Replying to a question, the advisor said they were detained on charges of illegal stay, theft/robbery, fraud/embezzlement, murder and drug related crimes.
He said the Embassy of Pakistan, Abu Dhabi and Consulate General of Pakistan, Dubai had separate community welfare wings which catered to the problems faced by the Pakistani community in the UAE.
The two community welfare attaches kept a constant liaison with the jails authorities in the UAE, he said and added that consular access to the prisoners was regularly obtained to monitor the welfare of Pakistani prisoners and extend the needed facilitation.
The advisor said for deportation/repatriation of the illegal immigrants, the missions issued emergency travel documents after ascertaining the nationality in each case.
He said a bilateral Agreement on Transfer of Sentenced Persons had also come into force between Pakistan and the UAE and modalities for its implementation were being worked out.
Sartaj said at an average, one weekly visit was paid by the community welfare attache (CWA) and his staff to the various jails in Abu Dhabi and Al AiN. During the period 2010 to 2012, around 150 visits were made to the jails by embassy officials, to ensure well being of Pakistanis, he said.
He said Pakistani missions in the UAE provided prompt relief to the temporary detainees. As many as 6,958 emergency passports were issued for repatriation of such detainees in 2010, 5363 in 2011 and 7,287 in 2012, he added.
He said where necessary and admissible under the rules, payments were made for court fee, air tickets for destitute Pakistanis, lawyer fee, etc. On special occasions such as Eid, the missions provided small financial assistance to the Pakistani prisoners via the jail authorities, he added.

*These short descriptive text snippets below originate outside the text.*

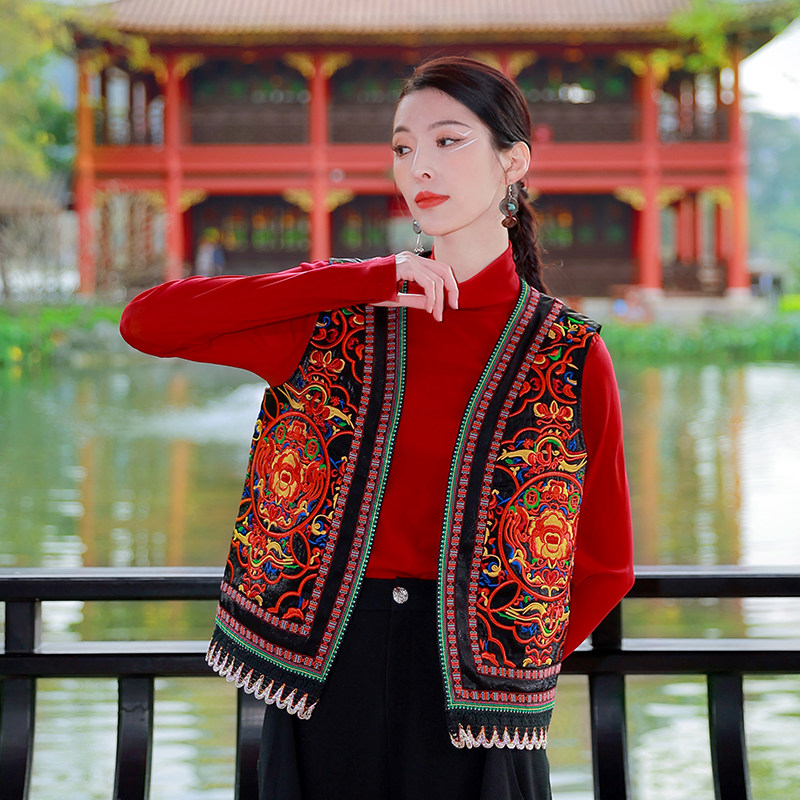 杨丽萍官方旗舰店雀云裳民族风苗族刺绣精致优雅高级感短外套马甲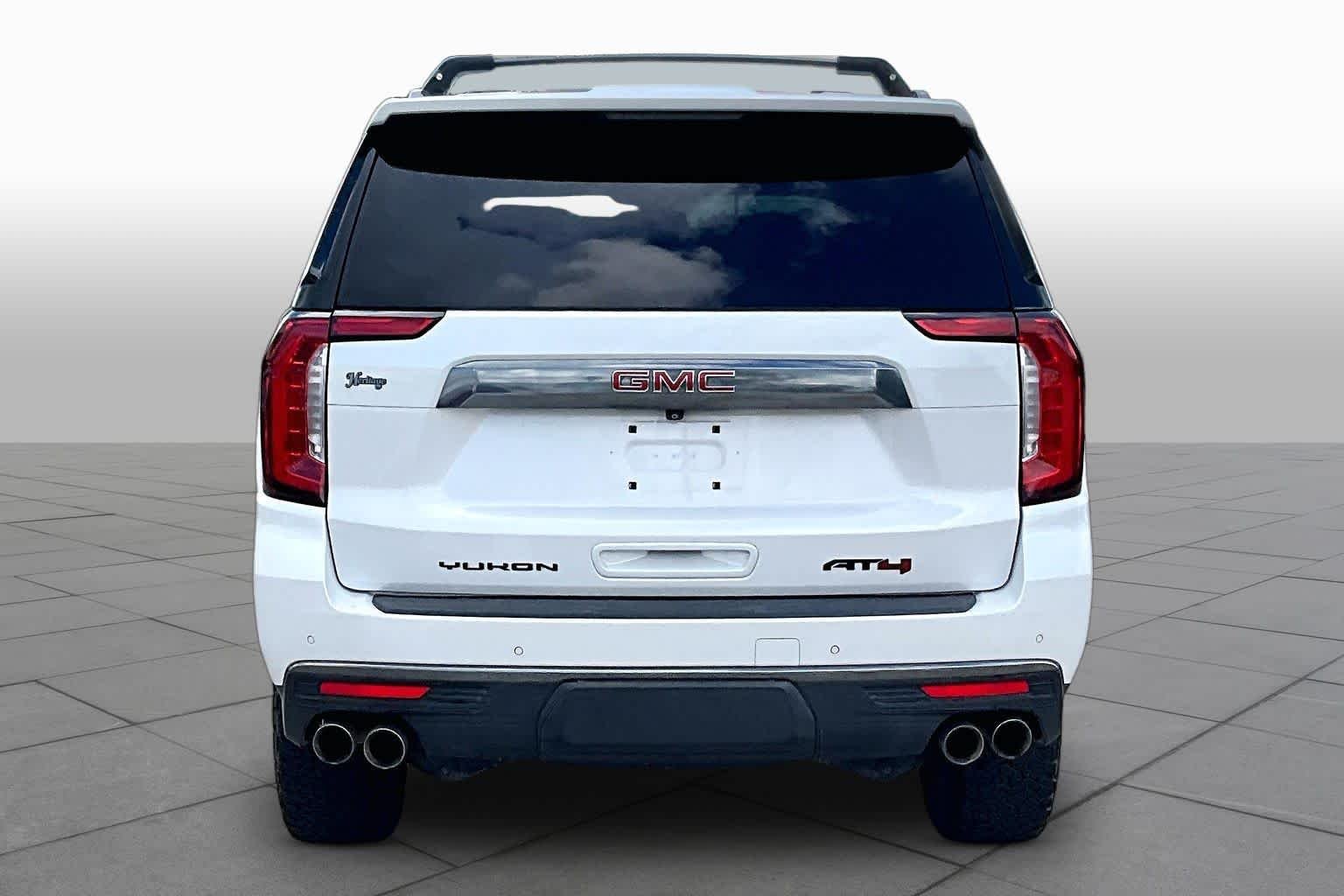 Used 2022 White Frost Tricoat GMC AT4 image 5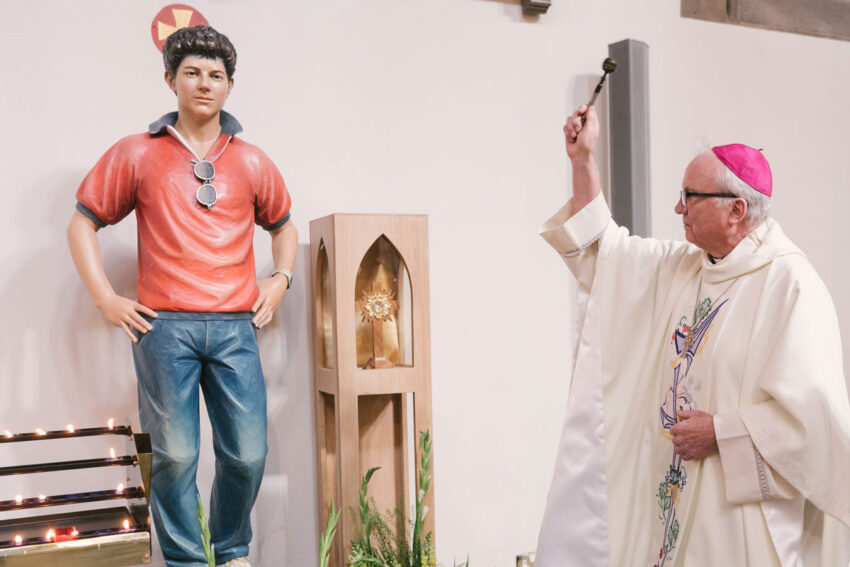 Carlo Acutis beeldhouwwerk wijkwast bisschop in Derry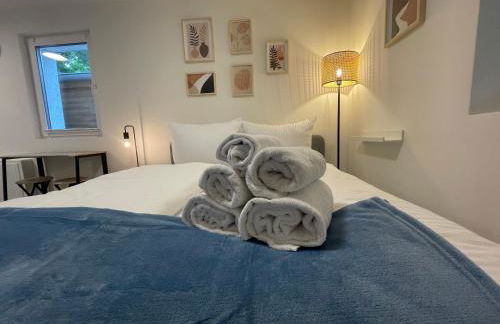 Vorstadtoase - Apartment für 2 Personen mit Smart TV, Parken, eigenen Bad, Netflix - Nähe BER - Foto 5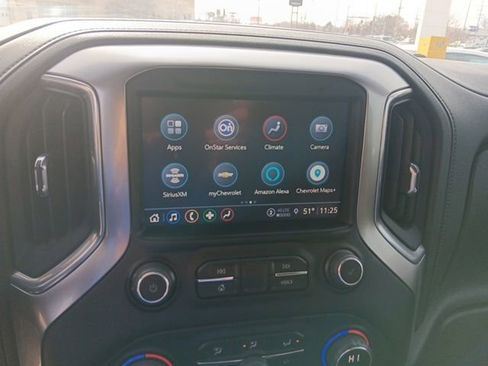 Used 2022 Chevrolet Silverado 1500 LT w/ Z71 Off-Road Package image 20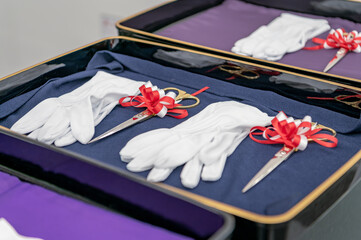 テープカットに使う手袋とハサミ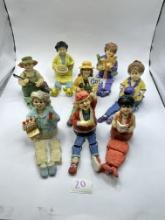 Little people figurine set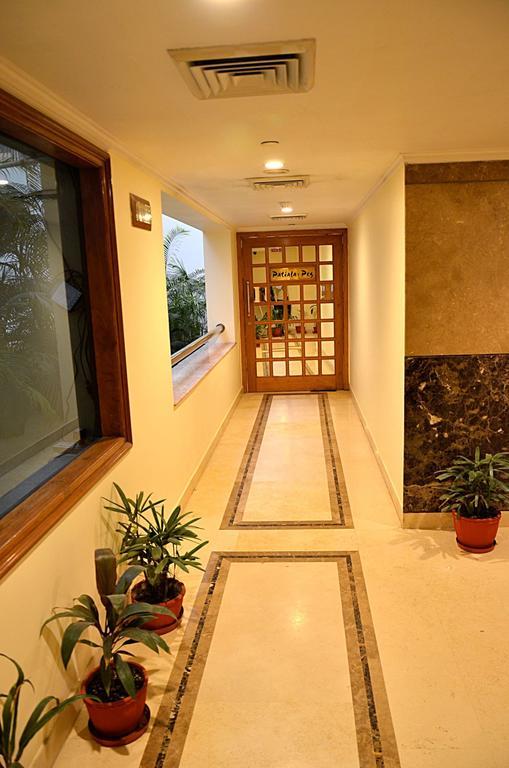 Hotel Meraden Grand Varanasi Luaran gambar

The advisor said at an average the Community Welfare Wing arranged five to six telephonic contacts of the prisoners with their families in Pakistan per day. Meetings were also arranged with the families and friends, as and when requested, and permitted under the local laws, he added.
He said the UAE authorities permit a prisoner to maintain only five contacts outside, including his relatives, lawyer and the embassy.
To another question, the advisor informed the House that 112 Pakistani prisoners were awarded various punishments, including death sentence, during 2010-12.
He said the information gathered during the jails visits showed that 11 Pakistani prisoners were awaiting capital punishment on drug trafficking charges and one on robbery. Others were arrested on various charges: forgery of lqama /resident visa, immoral activities, use of hashish and quarreling.
He said the Legal Aid Desk comprising three “legal consultants and one Arabic translator” regularly visited the jails and deportation centers to provide legal aid to the Pakistani prisoners.
Emergency passports were also issued to those Pakistani prisoners who were without any valid travel documents, enabling their repatriation to Pakistan, he said.
The advisor said Saudi authorities were approached for waiving off fines or payment of the fines by their Bait ul Maal.
Efforts were also made for release of the Pakistani prisoners, charged with petty offences, under the Royal Amnesty given during the holy month of Ramadan, he added.
He said amounts of Rs. 7,561,422.00 and Rs. 3,777,488.00 were paid during 2011-12 and 2012-13 to Saudi authorities in lieu of the fines to release Pakistani detainees.